**PROBLEM TO SOLVE:** Copy the lines from the start of the boundary labeling entries through the line containing "220L202 217H186L175 224V232L178", unchanged.

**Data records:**
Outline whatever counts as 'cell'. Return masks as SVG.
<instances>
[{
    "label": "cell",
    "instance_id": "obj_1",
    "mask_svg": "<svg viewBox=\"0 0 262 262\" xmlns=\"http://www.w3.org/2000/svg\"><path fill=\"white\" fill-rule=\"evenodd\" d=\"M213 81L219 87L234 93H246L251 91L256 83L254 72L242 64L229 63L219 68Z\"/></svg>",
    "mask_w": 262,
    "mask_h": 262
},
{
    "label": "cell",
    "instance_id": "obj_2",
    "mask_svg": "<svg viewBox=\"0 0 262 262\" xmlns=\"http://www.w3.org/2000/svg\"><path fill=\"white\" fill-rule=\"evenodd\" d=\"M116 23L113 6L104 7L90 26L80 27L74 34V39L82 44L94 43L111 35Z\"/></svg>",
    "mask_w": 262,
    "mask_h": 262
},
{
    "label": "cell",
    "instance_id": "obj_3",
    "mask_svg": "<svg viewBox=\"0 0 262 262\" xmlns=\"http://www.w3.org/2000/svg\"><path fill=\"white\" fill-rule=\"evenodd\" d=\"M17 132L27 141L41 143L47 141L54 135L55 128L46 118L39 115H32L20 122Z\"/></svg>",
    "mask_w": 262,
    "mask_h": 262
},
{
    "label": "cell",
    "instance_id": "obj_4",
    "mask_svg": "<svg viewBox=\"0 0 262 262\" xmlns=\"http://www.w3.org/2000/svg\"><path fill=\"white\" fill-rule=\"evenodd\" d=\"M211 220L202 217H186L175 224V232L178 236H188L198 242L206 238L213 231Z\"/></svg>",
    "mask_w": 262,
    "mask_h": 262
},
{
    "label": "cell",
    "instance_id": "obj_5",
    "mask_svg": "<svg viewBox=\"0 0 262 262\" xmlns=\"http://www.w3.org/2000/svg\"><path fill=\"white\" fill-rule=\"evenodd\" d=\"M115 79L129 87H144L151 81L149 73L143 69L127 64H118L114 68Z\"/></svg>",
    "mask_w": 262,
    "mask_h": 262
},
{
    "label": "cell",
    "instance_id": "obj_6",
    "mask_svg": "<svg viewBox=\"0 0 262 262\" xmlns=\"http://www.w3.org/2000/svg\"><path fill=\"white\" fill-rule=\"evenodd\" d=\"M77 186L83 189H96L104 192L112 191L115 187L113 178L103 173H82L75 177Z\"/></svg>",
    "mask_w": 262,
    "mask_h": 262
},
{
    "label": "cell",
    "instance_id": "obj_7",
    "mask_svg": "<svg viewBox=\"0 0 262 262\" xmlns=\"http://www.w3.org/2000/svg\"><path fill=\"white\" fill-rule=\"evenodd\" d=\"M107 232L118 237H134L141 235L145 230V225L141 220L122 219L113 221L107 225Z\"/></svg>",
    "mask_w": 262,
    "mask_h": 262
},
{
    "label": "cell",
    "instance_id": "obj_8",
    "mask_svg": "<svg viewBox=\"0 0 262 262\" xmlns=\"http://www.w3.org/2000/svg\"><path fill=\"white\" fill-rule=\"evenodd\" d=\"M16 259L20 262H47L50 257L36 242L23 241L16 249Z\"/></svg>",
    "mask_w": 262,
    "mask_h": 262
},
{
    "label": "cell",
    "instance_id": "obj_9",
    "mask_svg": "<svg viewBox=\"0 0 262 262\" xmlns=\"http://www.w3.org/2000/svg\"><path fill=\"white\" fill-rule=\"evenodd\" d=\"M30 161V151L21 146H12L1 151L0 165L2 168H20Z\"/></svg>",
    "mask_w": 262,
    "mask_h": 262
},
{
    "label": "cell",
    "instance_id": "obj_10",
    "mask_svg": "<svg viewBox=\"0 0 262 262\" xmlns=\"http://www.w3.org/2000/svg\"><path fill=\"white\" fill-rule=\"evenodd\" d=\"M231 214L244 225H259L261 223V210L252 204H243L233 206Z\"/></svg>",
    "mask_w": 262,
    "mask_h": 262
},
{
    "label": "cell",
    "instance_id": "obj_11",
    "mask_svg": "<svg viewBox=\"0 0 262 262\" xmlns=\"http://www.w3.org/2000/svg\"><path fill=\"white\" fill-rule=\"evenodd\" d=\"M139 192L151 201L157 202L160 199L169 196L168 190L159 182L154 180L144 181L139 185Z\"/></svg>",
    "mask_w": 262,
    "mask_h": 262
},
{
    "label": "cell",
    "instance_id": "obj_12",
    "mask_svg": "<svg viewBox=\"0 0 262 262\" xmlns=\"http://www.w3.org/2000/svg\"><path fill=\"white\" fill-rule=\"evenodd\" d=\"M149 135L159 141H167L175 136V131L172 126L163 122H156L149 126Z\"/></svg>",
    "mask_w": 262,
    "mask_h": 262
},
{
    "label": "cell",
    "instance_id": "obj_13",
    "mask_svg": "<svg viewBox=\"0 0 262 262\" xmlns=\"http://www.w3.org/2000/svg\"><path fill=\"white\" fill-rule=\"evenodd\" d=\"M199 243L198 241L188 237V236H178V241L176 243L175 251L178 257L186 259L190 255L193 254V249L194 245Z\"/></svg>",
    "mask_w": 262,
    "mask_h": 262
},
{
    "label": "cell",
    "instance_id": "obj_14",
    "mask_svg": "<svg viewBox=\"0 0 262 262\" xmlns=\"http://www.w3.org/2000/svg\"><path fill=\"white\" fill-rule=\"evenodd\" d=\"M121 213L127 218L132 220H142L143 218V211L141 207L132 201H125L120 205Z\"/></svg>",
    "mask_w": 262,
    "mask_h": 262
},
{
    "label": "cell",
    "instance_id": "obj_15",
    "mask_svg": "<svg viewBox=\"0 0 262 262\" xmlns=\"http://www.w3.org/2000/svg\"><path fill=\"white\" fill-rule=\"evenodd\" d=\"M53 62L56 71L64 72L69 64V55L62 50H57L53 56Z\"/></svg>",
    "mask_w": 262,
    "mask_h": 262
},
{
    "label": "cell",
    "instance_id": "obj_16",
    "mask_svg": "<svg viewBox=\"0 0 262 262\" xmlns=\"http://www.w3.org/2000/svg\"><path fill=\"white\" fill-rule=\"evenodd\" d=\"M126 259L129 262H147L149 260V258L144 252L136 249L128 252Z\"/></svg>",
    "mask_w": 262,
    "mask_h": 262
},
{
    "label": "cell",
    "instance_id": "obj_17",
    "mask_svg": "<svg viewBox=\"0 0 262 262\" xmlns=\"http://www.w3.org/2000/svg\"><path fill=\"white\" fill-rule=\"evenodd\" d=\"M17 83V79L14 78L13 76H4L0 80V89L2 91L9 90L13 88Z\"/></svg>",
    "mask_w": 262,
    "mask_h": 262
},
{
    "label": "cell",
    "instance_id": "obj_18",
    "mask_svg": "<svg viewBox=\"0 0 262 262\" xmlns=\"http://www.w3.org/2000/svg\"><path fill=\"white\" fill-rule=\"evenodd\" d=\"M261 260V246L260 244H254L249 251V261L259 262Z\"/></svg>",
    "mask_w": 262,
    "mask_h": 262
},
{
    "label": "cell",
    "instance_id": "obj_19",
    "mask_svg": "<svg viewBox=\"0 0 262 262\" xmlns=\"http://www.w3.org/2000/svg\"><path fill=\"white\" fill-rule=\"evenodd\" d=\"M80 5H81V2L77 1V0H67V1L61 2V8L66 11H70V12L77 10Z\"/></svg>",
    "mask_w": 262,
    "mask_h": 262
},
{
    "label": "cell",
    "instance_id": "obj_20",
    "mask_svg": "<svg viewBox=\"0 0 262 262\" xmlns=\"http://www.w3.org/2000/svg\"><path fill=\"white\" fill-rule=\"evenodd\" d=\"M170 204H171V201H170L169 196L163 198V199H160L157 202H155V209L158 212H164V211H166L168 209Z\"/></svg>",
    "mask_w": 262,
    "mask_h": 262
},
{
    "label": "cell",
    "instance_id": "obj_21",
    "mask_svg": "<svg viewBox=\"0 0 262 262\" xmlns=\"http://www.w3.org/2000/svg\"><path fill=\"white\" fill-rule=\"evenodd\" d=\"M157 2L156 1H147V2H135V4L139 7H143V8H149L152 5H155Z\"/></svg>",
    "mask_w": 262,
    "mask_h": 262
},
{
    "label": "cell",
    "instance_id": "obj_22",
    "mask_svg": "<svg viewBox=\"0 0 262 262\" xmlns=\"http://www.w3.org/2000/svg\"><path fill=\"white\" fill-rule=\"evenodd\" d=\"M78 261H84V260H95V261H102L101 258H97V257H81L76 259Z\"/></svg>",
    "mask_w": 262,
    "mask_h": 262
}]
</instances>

**ANSWER TO THE TASK:**
Outline whatever counts as 'cell'. Return masks as SVG.
<instances>
[{
    "label": "cell",
    "instance_id": "obj_1",
    "mask_svg": "<svg viewBox=\"0 0 262 262\" xmlns=\"http://www.w3.org/2000/svg\"><path fill=\"white\" fill-rule=\"evenodd\" d=\"M213 81L219 87L234 93H246L251 91L256 83L254 72L242 64L229 63L219 68Z\"/></svg>",
    "mask_w": 262,
    "mask_h": 262
},
{
    "label": "cell",
    "instance_id": "obj_2",
    "mask_svg": "<svg viewBox=\"0 0 262 262\" xmlns=\"http://www.w3.org/2000/svg\"><path fill=\"white\" fill-rule=\"evenodd\" d=\"M116 23L113 6L104 7L90 26L80 27L74 34V39L82 44L94 43L111 35Z\"/></svg>",
    "mask_w": 262,
    "mask_h": 262
},
{
    "label": "cell",
    "instance_id": "obj_3",
    "mask_svg": "<svg viewBox=\"0 0 262 262\" xmlns=\"http://www.w3.org/2000/svg\"><path fill=\"white\" fill-rule=\"evenodd\" d=\"M17 132L27 141L41 143L47 141L54 135L55 128L46 118L39 115H32L20 122Z\"/></svg>",
    "mask_w": 262,
    "mask_h": 262
},
{
    "label": "cell",
    "instance_id": "obj_4",
    "mask_svg": "<svg viewBox=\"0 0 262 262\" xmlns=\"http://www.w3.org/2000/svg\"><path fill=\"white\" fill-rule=\"evenodd\" d=\"M211 220L202 217H186L175 224V232L178 236H188L198 242L206 238L213 231Z\"/></svg>",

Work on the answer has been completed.